We grimly nodded yes. Such are the vagaries of the horror movie fan’s life. Maybe I’ll have the League of Reluctant Reviewers deal with The Blood Shed. They are my go-to people for reviewing the most questionable (or is that objectionable) in horror cinema. But for now, the Dead of Night beckons.

 

It is the starched collar, stiff upper lip in the face of the irrational that gives this British horror entry an unusual cadence, which still works its devilish magic today. Mervyn Johns, the quintessential Bob Cratchit in 1951’s Scrooge, plays architect Walter Craig. His modest appearance, his earnest demeanor, and his nightmare-bedeviled mind come up against the weird at a country estate where he unexpectedly meets those persons, now real flesh and blood, rattling him in his sleep. Is it déjà vu, or is something more sinister afoot?

Assembled in the living room of the country house he’s come to remodel, they are, at first, surprised by his assertions of familiarity. They quickly warm up to his odd precognition, however, and eagerly describe their own brushes with the preternatural, one by one, including the pooh-poohing psychologist, who saves the most chilling encounter for last.

This sets up the movie’s stories within a framing narrative, with each tale delivering a stronger jolt of the inexplicable intruding into the mundane world; culminating in a whirligig ending, with Craig smack in the thick of it, twisting back to the beginning. But the beginning is the main question he desperately puts the puzzling pieces together in search of an answer.

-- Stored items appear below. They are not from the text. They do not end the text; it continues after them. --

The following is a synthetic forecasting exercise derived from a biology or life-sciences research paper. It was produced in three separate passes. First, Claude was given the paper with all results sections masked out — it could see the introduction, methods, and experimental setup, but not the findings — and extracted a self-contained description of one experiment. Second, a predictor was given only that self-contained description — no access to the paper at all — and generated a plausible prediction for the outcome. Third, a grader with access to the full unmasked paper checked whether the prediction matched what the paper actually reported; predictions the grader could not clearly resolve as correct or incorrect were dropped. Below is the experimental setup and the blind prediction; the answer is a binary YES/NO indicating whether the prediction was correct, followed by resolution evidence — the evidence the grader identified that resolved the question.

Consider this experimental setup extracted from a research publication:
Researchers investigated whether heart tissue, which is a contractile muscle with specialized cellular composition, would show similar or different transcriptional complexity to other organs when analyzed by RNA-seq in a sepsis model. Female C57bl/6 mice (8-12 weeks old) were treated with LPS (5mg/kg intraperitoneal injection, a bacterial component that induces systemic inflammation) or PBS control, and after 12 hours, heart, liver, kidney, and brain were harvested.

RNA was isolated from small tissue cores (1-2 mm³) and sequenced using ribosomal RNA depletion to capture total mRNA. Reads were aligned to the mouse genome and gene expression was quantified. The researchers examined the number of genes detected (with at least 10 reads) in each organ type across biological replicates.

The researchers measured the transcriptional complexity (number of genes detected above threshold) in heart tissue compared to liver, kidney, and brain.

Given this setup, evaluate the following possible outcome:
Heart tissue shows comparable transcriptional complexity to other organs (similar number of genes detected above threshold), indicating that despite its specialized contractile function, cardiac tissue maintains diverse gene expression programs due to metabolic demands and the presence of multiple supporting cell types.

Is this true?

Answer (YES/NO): YES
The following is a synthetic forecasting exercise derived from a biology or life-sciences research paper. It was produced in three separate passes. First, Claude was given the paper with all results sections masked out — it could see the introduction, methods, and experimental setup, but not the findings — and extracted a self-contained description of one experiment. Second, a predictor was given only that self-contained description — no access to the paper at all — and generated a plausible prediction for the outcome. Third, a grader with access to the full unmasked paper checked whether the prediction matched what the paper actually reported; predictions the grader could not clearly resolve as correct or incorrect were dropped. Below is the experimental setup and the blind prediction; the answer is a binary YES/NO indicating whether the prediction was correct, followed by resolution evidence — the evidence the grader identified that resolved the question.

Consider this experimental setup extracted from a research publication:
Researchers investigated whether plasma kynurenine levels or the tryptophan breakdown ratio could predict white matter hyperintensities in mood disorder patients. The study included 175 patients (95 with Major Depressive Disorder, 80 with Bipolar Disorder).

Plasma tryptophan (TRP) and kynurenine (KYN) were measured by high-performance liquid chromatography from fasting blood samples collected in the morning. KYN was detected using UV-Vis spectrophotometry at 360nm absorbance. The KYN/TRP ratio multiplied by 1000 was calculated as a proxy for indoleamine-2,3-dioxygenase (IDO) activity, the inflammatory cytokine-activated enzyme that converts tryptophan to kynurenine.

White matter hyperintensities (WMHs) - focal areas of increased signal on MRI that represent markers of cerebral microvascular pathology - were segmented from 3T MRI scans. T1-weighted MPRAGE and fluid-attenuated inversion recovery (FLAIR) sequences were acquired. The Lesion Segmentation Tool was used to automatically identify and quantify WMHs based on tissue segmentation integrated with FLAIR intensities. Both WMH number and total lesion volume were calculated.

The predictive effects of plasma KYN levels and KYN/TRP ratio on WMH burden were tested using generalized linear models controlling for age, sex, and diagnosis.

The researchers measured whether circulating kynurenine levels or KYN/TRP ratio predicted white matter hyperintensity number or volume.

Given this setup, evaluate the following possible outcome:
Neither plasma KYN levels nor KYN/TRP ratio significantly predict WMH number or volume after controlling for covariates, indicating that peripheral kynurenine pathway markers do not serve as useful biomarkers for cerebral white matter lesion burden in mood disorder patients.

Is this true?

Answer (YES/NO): YES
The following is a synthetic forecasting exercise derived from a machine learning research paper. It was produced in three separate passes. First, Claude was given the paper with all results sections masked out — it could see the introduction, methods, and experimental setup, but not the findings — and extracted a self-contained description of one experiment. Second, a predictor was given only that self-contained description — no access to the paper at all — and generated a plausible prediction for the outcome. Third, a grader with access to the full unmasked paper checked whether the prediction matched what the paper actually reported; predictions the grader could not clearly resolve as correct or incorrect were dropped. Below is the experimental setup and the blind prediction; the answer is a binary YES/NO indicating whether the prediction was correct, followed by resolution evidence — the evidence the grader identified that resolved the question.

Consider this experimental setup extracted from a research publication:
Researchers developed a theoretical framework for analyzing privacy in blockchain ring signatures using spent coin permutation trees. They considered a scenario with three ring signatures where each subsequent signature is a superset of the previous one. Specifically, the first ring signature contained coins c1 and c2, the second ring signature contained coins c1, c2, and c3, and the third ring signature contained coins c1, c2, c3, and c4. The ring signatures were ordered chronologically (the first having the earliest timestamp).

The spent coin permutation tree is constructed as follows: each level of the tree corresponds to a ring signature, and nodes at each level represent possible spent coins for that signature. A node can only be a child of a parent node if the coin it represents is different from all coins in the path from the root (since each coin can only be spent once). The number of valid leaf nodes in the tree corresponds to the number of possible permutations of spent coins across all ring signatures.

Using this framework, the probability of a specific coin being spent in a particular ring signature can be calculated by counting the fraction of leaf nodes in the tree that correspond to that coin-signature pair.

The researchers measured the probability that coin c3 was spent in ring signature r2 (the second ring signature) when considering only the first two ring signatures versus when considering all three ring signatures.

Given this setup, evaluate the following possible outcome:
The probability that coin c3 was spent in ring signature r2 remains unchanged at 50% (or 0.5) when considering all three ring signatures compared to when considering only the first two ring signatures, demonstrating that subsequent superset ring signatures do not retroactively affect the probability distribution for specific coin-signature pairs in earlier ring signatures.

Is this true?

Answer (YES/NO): YES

The caliber of acting is A movie. Michael Redgrave caps off the strong cast with his portrayal of a frazzled ventriloquist whose vent dummy won’t shut up. In the last and strongest story to be told, this one by the psychologist who admits he’s baffled by the encounter.

Ventriloquist Maxwell Frere no longer does all the talking in his act. When his dapper but nasty alter ego, Hugo, goes looking for a new lap to sit in, Frere goes off the very deep end and winds up bashing the dummy’s face to pulp. But you just can’t keep a bad dummy down in horror, so Hugo returns to run the act his way. Madness? Perhaps. But there’s still an air of the weird with Hugo appearing larger than his wooden life would normally allow.

Another strong segment involves a three-panel mirror bought in an antique shop. Old, ornate, and decidedly evil in its reflections, the mirror bodes ill to the poor fellow who receives it as a birthday present from his wife. Obviously not a watcher of the Antiques Roadshow, she decides to learn the provenance of the damned thing after she buys it, much to her regret. Of course, when the shopkeeper tells her about the mirror’s previous owner’s misfortune, prefacing his horrifying story with his hope she’s not superstitious, the chill-to-her-bone realization of what’s happening to her husband sends her straight away to set matters right. This story’s mood of impending doom comes from the mirror’s reflection of a sinister-looking Victorian room, and the deleterious effect it has on her husband who only sees himself standing in it even when his wife is by his side.

Separating these two tales of stark terror is a pawky romantic rivalry between two quirky golfers and their infatuation with a woman who can’t decide which to marry. Loosely based on H.G. Wells’ The Story of the Inexperienced Ghost, it is often criticized as the weakest of the five stories. However, it does provide an absurd humor interlude from the more serious scares. Told by the host of the country house who doesn’t have a real supernatural encounter to relate—but makes one up anyway—it’s an Alfred Hitchock Presents-styled twist ending involving an unwanted haunting and the need for fair play. Its whimsical nature fits in with the host’s personality, and provides contrast to the overall narrative of Craig’s predicament. It also provides a showcase for the British comedy duo of Basil Radford and Naunton Wayne (Charters and Caldicott in Hitchcock’s The Lady Vanishes).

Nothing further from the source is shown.